WebmasterWorld Administrator andy_langton is a WebmasterWorld Top Contributor of All Time 10+ Year Member Top Contributors Of The Month

joined:Jan 27, 2003
posts:3332
votes: 140


Google doesn't crawl URLs based on directly following links and thus doesn't "enter" the site in any traditional fashion - rather, it finds links and then adds them to the crawl queue (which includes its own priorities for when to grab URLs). Of course, more external links is likely to translate into a higher priority for crawling.

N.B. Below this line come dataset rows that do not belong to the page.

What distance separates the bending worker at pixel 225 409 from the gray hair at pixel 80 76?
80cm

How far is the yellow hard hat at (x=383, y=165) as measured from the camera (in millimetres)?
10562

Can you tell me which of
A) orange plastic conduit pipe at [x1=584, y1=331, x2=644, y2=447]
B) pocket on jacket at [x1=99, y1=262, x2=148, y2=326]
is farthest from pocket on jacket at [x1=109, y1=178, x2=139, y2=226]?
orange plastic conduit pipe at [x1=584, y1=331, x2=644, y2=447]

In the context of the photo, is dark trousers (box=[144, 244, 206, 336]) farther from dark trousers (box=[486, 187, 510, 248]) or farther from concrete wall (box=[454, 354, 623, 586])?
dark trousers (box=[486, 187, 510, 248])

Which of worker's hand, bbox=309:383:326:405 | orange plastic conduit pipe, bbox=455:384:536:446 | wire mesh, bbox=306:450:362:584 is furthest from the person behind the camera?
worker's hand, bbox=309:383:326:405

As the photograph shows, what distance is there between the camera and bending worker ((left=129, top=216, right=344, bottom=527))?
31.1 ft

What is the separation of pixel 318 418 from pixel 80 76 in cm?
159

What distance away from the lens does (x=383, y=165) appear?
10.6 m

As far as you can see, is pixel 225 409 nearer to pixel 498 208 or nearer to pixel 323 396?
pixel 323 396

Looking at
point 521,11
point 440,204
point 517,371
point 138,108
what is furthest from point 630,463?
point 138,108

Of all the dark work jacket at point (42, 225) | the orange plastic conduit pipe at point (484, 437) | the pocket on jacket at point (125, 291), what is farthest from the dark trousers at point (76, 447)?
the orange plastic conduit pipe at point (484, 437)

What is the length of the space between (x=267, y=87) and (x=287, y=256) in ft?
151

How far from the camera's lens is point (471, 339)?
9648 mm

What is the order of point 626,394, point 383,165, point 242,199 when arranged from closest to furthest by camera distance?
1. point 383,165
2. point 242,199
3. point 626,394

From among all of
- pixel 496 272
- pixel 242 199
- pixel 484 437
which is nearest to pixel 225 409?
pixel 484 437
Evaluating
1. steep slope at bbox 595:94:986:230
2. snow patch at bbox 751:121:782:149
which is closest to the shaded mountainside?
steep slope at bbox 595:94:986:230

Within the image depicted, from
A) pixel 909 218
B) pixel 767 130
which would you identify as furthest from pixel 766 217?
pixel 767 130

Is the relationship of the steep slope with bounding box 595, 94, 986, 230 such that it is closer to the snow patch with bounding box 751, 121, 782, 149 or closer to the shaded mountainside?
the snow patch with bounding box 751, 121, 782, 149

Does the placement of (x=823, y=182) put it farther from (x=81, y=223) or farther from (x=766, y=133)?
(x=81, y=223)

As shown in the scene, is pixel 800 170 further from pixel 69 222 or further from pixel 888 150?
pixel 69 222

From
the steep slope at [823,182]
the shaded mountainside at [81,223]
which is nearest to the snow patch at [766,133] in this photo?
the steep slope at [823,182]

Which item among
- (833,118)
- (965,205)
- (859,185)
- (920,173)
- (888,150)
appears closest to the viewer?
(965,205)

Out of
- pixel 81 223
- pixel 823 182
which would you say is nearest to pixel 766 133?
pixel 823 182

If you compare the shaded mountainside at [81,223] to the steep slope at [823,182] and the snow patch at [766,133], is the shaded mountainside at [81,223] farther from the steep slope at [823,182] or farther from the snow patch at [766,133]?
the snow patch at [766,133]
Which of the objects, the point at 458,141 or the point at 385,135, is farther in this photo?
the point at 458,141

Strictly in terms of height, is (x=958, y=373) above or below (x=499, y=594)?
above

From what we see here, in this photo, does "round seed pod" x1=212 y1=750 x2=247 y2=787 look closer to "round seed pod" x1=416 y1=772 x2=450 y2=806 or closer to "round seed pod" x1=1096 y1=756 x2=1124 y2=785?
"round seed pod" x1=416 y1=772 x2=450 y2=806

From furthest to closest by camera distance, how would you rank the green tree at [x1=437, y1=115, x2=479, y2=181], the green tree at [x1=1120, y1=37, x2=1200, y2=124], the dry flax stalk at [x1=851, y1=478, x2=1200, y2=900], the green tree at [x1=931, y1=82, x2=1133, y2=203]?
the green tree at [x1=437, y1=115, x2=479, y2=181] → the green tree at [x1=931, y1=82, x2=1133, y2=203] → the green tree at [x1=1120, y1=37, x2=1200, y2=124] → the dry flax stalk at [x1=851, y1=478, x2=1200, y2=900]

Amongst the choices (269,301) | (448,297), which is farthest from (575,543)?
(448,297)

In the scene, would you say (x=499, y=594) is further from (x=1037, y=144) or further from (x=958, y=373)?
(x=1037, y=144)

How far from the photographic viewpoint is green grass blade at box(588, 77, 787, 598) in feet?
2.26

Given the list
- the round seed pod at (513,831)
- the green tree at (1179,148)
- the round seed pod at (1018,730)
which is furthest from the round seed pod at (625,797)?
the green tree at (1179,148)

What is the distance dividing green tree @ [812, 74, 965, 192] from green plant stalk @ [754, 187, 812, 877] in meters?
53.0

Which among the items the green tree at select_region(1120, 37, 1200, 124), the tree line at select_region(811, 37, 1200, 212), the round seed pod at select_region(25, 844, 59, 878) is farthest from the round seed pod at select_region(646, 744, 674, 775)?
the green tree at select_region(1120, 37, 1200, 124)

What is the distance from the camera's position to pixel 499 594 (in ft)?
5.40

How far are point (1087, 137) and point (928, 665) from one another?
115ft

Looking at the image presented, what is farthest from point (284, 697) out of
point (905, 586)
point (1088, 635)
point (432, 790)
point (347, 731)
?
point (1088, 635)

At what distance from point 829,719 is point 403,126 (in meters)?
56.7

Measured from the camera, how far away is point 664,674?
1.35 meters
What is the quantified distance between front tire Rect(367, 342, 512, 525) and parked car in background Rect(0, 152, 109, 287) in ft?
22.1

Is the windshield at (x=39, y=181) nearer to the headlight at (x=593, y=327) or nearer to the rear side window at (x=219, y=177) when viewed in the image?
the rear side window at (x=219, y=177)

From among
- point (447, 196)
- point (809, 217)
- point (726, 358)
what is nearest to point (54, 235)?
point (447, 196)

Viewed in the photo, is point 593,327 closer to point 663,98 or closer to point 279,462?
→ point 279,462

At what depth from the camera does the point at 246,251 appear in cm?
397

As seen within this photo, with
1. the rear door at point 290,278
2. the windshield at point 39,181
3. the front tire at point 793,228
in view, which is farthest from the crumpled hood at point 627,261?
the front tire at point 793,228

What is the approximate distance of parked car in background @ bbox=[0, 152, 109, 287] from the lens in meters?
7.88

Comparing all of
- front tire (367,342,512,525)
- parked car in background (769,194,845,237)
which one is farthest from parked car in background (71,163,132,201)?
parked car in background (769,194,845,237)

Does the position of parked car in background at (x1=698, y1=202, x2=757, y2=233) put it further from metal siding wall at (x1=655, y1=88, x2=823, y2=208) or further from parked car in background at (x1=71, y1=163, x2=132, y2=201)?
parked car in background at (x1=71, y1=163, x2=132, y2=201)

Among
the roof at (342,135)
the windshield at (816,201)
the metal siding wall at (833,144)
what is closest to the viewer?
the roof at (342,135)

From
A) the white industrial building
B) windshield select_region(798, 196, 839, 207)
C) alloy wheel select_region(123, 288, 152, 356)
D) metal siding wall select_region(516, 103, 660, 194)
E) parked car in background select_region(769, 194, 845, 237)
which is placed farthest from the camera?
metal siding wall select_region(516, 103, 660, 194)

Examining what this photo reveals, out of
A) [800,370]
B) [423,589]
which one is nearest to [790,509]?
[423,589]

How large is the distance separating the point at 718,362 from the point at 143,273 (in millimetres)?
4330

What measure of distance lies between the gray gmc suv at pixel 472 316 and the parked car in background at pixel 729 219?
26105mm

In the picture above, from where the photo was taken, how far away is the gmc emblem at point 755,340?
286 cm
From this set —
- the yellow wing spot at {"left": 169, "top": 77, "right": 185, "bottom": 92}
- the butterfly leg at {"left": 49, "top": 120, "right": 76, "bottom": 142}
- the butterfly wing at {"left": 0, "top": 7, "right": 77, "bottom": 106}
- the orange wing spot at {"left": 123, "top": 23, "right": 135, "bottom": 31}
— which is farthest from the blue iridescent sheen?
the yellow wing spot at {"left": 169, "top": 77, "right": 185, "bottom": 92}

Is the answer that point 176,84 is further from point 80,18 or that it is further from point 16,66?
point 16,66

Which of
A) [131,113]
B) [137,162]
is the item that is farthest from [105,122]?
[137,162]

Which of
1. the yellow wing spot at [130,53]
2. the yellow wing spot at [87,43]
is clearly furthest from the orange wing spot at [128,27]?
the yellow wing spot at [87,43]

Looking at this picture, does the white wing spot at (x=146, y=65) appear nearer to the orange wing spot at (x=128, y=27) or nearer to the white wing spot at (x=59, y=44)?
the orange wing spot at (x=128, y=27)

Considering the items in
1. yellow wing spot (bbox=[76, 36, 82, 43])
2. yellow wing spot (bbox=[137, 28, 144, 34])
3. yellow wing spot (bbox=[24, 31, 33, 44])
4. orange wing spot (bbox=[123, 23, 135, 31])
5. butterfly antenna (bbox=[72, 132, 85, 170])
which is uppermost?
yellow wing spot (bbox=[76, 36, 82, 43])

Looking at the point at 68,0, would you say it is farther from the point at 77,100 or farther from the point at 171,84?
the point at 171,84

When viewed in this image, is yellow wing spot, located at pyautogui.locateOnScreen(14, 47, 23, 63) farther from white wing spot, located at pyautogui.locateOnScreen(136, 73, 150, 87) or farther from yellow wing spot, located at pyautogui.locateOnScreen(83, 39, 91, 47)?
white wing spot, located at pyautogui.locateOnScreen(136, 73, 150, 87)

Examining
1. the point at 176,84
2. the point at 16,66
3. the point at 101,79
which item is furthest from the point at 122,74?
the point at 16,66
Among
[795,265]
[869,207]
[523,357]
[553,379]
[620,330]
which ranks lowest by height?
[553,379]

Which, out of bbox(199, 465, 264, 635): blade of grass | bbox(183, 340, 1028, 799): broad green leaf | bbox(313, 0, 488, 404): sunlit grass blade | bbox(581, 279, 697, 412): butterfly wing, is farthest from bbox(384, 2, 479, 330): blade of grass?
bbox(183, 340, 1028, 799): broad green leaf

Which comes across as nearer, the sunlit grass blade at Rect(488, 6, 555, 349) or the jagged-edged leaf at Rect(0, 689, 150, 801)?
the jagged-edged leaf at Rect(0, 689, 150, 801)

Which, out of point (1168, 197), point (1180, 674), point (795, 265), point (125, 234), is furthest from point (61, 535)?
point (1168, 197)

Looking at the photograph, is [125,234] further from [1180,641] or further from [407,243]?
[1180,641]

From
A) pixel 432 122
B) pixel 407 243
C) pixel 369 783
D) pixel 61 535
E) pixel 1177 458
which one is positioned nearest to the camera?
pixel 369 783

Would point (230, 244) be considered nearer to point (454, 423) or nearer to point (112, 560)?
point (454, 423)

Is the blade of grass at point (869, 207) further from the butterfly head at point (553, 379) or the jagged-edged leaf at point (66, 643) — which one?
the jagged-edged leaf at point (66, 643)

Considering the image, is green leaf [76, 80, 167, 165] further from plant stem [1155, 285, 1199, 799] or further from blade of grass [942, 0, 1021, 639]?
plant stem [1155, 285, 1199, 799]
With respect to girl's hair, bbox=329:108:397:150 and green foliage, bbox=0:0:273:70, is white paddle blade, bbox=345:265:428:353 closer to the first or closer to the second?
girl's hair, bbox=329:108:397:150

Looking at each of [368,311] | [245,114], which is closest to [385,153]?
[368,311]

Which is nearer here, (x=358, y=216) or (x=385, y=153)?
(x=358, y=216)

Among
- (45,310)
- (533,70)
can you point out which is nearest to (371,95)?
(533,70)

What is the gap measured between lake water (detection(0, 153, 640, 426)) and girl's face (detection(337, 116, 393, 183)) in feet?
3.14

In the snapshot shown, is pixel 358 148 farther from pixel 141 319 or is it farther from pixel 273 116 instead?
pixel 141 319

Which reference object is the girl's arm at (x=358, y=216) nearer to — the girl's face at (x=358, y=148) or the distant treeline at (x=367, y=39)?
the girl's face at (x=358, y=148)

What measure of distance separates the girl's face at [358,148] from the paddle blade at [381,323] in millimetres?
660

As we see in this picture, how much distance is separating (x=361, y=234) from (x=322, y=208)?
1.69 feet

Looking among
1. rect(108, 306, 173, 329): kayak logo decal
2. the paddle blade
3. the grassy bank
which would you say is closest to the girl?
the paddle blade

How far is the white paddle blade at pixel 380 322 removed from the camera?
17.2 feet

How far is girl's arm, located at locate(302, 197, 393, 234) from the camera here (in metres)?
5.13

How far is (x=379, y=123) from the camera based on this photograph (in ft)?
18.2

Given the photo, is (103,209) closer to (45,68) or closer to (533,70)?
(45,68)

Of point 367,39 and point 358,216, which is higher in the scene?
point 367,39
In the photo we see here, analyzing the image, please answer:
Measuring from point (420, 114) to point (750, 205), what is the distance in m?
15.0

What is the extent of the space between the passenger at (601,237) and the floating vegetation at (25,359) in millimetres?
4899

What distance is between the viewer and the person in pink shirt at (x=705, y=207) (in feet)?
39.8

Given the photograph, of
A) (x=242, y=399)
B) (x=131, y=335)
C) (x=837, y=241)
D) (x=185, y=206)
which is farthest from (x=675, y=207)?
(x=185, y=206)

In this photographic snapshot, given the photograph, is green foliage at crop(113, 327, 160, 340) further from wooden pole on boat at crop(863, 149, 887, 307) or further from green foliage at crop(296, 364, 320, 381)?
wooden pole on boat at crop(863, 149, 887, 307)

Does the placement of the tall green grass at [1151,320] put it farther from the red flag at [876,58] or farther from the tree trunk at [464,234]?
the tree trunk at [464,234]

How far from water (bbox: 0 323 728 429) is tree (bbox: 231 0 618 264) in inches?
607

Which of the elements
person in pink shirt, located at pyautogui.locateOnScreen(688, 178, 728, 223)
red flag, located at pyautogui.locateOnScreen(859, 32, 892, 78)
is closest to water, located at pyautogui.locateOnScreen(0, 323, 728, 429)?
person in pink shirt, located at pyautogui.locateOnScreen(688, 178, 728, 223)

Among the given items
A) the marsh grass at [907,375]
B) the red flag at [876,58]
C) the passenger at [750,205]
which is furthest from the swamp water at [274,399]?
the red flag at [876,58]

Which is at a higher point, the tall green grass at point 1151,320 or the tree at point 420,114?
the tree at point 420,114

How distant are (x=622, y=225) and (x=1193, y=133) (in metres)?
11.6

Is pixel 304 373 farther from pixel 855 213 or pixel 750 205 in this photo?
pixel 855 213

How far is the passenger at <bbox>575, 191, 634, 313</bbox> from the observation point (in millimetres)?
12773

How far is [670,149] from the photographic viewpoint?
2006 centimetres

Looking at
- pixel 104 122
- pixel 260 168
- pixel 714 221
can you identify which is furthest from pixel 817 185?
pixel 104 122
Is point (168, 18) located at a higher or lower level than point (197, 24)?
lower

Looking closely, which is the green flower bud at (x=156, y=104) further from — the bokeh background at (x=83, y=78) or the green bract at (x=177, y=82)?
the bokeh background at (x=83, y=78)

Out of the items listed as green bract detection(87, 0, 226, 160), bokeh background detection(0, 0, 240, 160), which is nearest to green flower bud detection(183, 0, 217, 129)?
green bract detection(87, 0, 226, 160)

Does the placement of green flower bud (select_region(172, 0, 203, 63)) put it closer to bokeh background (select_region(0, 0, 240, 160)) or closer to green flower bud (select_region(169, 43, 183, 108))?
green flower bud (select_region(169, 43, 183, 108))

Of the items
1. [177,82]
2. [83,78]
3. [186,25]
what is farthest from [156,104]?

In terms of 301s, most common reason is a crawler asking for a non-canonical version of the hostname, e.g. example.com/page rather than www.example.com/page. Unless you're recording hosts in the logfile they'll look the same.
6:07 pm on Mar 6, 2013 (gmt 0)

Junior Member

joined:Feb 20, 2013
posts: 77
votes: 0


Thanks Andy. That makes me feel better.

Google doesn't crawl URLs based on directly following links and thus doesn't "enter" the site in any traditional fashion - rather, it finds links and then adds them to the crawl queue (which includes its own priorities for when to grab URLs). Of course, more external links is likely to translate into a higher priority for crawling.

So I need to focus on these pages Googlebot is hitting. I can't believe I haven't been looking at this!